* DIRECTIONS: Give back exactly the lines of the material below, starting with the line with "David Bayou Regional" and going on through the line with "The Heritage of Hastur (Darkover)".

* EXCERPTED DATA:
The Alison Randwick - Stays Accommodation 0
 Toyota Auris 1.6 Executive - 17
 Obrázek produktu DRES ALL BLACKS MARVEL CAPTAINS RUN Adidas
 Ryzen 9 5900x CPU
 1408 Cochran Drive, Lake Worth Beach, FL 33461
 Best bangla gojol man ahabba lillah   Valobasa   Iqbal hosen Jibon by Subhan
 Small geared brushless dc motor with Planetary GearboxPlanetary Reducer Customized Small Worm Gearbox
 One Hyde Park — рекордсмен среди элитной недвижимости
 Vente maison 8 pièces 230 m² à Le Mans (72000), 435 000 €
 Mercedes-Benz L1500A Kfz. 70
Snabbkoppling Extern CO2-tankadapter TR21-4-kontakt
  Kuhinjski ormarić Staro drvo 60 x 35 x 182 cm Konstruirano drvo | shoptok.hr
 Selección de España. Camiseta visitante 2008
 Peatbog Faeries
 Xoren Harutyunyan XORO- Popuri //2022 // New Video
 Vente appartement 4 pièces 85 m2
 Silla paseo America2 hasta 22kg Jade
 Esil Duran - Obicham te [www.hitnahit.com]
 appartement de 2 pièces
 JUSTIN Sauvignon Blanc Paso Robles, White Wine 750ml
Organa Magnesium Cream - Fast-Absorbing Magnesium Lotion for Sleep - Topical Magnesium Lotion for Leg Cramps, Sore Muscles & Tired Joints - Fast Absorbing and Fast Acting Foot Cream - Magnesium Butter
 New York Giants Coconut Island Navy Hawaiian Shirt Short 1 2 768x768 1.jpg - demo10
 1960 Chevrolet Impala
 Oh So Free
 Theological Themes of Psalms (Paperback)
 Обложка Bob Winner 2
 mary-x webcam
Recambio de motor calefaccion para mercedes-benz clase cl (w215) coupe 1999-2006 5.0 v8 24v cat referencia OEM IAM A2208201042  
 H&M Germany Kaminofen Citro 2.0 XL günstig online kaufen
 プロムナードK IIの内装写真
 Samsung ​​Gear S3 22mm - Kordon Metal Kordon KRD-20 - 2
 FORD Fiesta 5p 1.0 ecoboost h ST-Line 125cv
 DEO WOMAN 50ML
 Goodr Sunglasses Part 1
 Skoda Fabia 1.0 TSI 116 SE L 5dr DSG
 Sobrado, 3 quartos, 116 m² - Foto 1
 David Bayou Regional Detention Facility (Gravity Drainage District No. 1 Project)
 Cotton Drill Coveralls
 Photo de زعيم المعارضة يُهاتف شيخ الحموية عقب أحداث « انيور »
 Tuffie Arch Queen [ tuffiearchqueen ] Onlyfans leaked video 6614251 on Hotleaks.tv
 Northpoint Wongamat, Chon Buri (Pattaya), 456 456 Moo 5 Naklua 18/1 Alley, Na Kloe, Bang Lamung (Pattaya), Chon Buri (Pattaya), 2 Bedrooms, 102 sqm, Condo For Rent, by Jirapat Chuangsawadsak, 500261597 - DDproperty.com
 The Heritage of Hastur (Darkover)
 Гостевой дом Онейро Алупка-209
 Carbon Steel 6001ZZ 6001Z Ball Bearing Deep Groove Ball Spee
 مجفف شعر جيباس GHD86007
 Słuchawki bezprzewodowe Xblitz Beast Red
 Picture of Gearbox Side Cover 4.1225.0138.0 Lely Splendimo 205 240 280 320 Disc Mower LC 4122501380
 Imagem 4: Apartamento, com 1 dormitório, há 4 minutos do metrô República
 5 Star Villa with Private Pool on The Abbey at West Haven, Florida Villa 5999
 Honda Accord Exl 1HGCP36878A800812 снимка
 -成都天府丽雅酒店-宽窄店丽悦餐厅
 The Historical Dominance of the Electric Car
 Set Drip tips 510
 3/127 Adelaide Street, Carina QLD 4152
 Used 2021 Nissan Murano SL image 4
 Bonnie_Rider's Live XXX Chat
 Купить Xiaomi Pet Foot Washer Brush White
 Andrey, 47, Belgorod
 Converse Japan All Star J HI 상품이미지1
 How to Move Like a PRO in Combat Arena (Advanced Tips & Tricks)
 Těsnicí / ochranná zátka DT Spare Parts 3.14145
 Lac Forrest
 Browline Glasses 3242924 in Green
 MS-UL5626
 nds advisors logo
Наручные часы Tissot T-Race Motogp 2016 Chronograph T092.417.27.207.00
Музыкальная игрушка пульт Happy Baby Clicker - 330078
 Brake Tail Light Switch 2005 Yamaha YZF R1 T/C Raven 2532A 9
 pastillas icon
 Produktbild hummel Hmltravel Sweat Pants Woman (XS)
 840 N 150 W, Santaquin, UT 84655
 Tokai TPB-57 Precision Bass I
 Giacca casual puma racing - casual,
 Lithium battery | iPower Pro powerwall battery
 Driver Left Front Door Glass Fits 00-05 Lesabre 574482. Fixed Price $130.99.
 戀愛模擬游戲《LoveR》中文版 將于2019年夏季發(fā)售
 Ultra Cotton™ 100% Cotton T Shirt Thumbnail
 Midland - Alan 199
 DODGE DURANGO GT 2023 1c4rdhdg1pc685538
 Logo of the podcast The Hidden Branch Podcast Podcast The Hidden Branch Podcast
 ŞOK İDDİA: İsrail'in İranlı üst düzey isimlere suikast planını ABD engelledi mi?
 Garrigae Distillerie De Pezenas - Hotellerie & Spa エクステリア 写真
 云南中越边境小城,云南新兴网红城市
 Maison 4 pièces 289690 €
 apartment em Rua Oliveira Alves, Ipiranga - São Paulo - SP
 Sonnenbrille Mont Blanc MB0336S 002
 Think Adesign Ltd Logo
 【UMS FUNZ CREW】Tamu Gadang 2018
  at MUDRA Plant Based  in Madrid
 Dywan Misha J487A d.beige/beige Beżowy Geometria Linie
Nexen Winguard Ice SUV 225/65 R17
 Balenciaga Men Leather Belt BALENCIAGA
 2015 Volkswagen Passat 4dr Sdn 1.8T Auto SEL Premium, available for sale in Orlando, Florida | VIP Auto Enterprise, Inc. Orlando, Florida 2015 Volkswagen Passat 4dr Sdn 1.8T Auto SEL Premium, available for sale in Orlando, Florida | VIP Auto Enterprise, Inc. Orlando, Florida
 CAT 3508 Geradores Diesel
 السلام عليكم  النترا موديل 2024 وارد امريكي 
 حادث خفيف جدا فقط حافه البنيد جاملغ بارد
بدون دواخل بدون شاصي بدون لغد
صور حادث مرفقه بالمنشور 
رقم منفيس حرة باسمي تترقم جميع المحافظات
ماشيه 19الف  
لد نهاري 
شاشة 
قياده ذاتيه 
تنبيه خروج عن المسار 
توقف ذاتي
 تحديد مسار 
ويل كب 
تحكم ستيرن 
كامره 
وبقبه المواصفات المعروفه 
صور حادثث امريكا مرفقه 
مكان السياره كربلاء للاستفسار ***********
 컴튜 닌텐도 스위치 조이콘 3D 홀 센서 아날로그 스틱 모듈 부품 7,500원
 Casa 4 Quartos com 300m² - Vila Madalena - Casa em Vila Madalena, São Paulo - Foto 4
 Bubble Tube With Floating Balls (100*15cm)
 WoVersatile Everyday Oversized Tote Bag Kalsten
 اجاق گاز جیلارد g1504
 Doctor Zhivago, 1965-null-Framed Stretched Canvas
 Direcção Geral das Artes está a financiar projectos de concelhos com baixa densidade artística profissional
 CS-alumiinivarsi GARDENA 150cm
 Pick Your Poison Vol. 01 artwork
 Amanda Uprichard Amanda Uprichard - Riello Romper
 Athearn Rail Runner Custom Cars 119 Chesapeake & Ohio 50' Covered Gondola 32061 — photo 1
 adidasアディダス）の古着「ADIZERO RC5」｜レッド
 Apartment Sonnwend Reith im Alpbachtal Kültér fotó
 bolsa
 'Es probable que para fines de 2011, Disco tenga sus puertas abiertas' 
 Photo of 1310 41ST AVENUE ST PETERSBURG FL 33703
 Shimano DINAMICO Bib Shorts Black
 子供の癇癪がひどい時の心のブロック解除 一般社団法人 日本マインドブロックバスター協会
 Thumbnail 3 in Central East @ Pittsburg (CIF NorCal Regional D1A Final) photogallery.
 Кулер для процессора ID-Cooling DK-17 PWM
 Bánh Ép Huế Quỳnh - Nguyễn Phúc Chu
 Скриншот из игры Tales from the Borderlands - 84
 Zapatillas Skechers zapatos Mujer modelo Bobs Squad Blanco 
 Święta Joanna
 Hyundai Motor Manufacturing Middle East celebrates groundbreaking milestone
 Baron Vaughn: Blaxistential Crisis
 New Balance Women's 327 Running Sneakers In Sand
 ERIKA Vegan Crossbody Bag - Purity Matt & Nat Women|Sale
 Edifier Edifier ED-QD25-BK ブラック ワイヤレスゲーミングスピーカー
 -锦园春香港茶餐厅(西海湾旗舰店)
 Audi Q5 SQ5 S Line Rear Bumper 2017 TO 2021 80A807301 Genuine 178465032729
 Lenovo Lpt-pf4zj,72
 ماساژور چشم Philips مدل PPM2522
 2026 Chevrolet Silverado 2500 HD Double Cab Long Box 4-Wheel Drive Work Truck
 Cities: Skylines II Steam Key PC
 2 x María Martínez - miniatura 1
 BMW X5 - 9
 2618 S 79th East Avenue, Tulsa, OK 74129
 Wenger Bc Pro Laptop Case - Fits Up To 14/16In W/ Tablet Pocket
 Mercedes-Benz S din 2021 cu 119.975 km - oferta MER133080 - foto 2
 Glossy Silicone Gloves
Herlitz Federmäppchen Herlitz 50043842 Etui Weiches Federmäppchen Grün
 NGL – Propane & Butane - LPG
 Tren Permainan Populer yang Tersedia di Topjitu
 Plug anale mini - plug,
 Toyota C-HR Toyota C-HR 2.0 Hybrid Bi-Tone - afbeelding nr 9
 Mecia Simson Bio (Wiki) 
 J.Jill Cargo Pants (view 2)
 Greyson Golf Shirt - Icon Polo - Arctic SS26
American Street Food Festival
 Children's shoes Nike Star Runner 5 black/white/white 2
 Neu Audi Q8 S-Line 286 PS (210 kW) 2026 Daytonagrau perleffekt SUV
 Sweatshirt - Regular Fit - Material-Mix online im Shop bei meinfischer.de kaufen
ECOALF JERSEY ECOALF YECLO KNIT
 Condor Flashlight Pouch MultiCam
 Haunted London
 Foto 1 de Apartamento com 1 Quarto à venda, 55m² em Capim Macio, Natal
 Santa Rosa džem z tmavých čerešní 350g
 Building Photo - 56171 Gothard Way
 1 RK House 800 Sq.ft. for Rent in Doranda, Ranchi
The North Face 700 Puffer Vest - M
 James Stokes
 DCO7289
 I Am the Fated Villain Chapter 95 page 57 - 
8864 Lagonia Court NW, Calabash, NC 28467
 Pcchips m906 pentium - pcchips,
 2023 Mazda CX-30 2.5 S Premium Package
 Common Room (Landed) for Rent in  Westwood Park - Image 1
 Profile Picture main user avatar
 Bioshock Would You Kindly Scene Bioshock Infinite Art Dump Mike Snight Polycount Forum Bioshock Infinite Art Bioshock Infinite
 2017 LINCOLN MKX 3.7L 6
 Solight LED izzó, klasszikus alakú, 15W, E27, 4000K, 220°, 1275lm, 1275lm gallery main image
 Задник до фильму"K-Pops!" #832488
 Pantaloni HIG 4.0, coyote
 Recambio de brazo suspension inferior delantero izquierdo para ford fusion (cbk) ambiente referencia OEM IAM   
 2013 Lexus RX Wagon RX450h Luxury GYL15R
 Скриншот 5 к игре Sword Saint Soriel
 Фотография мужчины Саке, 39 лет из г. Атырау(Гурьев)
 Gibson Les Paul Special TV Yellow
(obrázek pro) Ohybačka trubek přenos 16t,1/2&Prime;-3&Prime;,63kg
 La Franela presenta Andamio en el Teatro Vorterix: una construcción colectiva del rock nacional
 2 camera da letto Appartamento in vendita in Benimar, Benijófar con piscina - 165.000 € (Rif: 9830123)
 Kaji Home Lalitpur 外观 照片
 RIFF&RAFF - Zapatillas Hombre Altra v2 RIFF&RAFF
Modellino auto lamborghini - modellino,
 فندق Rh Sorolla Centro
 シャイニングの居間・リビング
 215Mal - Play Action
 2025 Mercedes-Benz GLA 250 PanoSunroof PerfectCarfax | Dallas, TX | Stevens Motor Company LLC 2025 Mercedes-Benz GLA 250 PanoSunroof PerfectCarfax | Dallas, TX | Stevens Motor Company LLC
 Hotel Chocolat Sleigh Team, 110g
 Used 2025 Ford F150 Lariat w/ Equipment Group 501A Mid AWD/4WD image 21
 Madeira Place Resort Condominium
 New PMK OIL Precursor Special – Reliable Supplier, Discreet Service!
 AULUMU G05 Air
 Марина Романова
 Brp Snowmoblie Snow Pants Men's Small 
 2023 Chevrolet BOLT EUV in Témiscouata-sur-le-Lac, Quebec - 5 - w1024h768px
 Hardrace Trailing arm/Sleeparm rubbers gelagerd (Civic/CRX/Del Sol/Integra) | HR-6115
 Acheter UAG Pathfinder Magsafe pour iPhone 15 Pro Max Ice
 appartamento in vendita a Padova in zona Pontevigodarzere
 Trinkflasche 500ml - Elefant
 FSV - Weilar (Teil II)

* EXERCISE SOLUTION:
 David Bayou Regional Detention Facility (Gravity Drainage District No. 1 Project)
 Cotton Drill Coveralls
 Photo de زعيم المعارضة يُهاتف شيخ الحموية عقب أحداث « انيور »
 Tuffie Arch Queen [ tuffiearchqueen ] Onlyfans leaked video 6614251 on Hotleaks.tv
 Northpoint Wongamat, Chon Buri (Pattaya), 456 456 Moo 5 Naklua 18/1 Alley, Na Kloe, Bang Lamung (Pattaya), Chon Buri (Pattaya), 2 Bedrooms, 102 sqm, Condo For Rent, by Jirapat Chuangsawadsak, 500261597 - DDproperty.com
 The Heritage of Hastur (Darkover)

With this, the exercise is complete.